*** Selected text ***

In 2014, President Obama hosted the first-ever White House Summit on Working Families. The goal of the summit was to bring business leaders and American workers together to talk about the challenges facing parents, as well as look for solutions that were beneficial for both families and employers. Obama spoke about the necessity of paid family leave in America leading up to the event, saying "many jobs don’t offer adequate leave to care for a new baby or an ailing parent, so workers can’t afford to be there when their family needs them the most. That’s wrong. And it puts us way behind the times."

It's been two years since the first White House Summit on Work Families. It's encouraging to see that progress is happening, even if access to paid family leave is still limited. President Obama's 2016 financial budget included more than $2 billion allocated to help States develop better paid family leave programs, according to the U.S. Department of Labor.

***

Exercise tasks:
(a) In the passage on paid family leave, why did Obama say workers need paid family leave? Answer in one to three sentences.
(b) Carry the passage on paid family leave further, starting right after its last sentence.
The rows come from a separate source.

*** Listed entries ***

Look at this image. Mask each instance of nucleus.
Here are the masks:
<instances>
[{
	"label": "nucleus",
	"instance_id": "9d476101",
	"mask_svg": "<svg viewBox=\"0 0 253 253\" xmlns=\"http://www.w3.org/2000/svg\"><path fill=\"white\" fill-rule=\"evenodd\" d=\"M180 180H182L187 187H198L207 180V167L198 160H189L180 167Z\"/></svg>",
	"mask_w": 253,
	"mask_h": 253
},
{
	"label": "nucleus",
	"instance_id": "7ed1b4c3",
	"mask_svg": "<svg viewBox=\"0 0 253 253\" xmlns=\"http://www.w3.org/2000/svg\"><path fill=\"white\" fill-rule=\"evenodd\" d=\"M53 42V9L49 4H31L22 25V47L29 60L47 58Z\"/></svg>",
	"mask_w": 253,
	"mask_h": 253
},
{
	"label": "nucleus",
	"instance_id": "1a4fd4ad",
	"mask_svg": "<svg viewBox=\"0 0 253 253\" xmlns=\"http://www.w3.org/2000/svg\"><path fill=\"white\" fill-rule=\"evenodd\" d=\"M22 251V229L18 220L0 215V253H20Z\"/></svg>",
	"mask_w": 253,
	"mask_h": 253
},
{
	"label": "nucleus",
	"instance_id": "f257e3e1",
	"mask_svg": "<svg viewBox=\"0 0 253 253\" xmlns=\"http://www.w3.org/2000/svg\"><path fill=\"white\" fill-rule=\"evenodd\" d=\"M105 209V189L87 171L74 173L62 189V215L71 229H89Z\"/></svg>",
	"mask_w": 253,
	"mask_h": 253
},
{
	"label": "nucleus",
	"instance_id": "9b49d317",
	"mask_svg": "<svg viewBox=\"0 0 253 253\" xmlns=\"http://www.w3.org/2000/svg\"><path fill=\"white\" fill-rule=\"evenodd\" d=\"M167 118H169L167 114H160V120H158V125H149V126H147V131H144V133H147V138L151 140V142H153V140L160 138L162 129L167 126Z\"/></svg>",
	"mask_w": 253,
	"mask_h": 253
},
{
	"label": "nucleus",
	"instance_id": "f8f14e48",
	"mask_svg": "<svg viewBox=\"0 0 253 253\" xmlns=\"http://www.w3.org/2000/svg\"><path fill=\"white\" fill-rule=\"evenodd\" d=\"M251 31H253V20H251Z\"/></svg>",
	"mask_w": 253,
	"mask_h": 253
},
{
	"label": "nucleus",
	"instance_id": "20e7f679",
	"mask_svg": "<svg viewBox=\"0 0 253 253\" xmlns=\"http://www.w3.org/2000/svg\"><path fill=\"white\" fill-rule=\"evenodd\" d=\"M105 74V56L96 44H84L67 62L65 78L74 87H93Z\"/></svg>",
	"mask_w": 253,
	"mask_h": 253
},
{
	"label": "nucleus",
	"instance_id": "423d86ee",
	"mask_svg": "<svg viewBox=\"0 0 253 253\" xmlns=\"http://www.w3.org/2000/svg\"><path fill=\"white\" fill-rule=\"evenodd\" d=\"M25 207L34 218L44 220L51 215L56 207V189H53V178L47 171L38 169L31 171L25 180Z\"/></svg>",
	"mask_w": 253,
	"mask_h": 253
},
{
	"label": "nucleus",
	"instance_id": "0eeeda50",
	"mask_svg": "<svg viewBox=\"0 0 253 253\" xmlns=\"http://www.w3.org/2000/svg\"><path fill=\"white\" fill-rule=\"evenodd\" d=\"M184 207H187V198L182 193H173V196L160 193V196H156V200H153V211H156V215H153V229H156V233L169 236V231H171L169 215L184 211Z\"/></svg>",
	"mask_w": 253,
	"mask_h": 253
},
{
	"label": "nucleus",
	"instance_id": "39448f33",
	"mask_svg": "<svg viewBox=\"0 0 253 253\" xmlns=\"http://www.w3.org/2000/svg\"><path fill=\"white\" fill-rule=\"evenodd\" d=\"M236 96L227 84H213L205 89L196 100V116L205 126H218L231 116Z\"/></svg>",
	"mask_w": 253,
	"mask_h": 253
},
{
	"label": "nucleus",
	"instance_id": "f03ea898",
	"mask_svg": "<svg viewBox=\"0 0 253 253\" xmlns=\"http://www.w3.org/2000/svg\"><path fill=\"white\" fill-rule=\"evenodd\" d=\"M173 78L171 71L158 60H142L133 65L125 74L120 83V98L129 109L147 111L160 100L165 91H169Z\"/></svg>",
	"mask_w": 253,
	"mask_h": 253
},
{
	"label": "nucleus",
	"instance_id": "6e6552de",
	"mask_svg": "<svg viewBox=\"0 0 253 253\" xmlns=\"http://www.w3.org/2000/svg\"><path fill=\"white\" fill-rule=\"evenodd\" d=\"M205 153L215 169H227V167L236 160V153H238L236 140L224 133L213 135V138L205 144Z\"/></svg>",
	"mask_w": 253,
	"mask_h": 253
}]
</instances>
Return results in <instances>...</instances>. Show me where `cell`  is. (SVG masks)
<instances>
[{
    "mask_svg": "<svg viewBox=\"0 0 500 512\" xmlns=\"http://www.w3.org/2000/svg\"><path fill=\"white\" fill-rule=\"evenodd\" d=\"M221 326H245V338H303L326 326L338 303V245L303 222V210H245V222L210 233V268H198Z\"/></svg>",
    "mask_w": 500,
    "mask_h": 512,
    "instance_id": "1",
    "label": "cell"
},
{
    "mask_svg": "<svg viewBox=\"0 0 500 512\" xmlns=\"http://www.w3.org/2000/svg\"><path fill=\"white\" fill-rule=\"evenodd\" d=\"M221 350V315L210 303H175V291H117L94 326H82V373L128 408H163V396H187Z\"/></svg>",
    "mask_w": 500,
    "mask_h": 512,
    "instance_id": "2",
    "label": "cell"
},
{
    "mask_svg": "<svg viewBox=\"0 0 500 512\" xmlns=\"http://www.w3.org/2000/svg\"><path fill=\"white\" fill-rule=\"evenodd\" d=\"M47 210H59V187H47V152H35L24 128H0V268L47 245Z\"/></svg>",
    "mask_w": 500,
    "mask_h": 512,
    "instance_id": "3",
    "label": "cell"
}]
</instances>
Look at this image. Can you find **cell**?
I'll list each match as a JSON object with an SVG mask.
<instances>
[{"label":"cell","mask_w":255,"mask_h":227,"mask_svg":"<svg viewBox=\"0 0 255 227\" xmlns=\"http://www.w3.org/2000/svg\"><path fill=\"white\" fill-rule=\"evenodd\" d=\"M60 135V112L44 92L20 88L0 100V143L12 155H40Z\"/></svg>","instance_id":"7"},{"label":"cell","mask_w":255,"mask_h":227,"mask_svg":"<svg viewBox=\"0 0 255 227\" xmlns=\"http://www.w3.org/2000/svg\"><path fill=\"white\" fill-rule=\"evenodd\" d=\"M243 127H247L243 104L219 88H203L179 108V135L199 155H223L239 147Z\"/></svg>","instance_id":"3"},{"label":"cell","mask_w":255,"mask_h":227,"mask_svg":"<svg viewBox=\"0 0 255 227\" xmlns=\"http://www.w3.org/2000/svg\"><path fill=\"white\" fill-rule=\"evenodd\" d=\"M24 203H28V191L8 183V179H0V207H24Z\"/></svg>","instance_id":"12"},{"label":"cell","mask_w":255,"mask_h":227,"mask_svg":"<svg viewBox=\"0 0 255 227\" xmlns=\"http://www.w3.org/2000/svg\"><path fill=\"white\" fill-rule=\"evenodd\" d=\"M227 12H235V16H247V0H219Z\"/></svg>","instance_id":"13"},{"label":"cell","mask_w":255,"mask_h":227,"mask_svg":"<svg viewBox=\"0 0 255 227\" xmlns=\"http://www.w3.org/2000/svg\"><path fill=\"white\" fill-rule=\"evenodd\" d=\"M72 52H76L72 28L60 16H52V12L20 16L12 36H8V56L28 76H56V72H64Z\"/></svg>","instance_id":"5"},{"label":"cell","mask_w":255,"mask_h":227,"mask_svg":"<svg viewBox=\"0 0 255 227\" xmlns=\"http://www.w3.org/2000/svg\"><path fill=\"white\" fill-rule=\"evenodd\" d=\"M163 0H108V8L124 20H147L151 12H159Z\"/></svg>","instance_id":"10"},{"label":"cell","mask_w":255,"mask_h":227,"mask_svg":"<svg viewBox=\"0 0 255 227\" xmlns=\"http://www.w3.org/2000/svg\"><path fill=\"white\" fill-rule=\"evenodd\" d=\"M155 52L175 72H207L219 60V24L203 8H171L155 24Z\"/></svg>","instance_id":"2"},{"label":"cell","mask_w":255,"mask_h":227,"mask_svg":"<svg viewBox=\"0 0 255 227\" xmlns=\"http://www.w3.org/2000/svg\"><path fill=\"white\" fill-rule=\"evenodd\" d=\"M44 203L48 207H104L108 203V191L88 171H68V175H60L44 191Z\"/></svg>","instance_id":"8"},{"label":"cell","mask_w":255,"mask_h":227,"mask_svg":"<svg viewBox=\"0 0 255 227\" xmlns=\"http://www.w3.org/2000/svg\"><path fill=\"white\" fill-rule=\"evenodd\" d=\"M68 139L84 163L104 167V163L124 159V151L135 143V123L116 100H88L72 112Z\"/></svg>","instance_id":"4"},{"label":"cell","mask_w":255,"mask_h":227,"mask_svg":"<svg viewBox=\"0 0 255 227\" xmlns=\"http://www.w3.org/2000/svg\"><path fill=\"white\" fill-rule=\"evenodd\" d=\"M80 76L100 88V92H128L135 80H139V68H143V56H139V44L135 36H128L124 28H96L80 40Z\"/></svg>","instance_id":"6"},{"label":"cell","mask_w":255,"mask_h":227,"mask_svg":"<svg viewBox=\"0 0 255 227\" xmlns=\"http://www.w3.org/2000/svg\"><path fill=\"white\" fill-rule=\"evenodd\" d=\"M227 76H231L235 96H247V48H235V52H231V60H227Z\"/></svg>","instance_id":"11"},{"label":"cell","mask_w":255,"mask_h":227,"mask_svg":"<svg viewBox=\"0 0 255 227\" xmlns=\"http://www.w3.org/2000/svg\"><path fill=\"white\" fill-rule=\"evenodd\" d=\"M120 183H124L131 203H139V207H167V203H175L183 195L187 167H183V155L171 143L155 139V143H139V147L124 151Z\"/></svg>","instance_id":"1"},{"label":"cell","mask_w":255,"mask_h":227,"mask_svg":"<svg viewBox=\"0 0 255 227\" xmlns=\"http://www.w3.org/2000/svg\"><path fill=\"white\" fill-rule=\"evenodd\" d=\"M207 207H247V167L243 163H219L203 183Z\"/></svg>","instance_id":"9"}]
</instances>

***

Responses by task:
(a) He said many jobs don't offer enough leave to care for a new baby or a sick parent. Because of that, workers can't afford to be with their families when they're needed most.

(b)
The benefits of paid family leave on both employers and their employees have been widely studied. Paid maternity leave increases the number of women in the work force, an important contributing factor to economic growth. Paid paternal leave allows men to take off and act as caregivers to their newborn children, which has positive effects of families. It's time for America to recognize these benefits and step up the family leave game.

Companies like Deloitte and EY are setting a monumental new precedent for their peers to follow. Hopefully many more companies make paid family leave more accessible to their employees.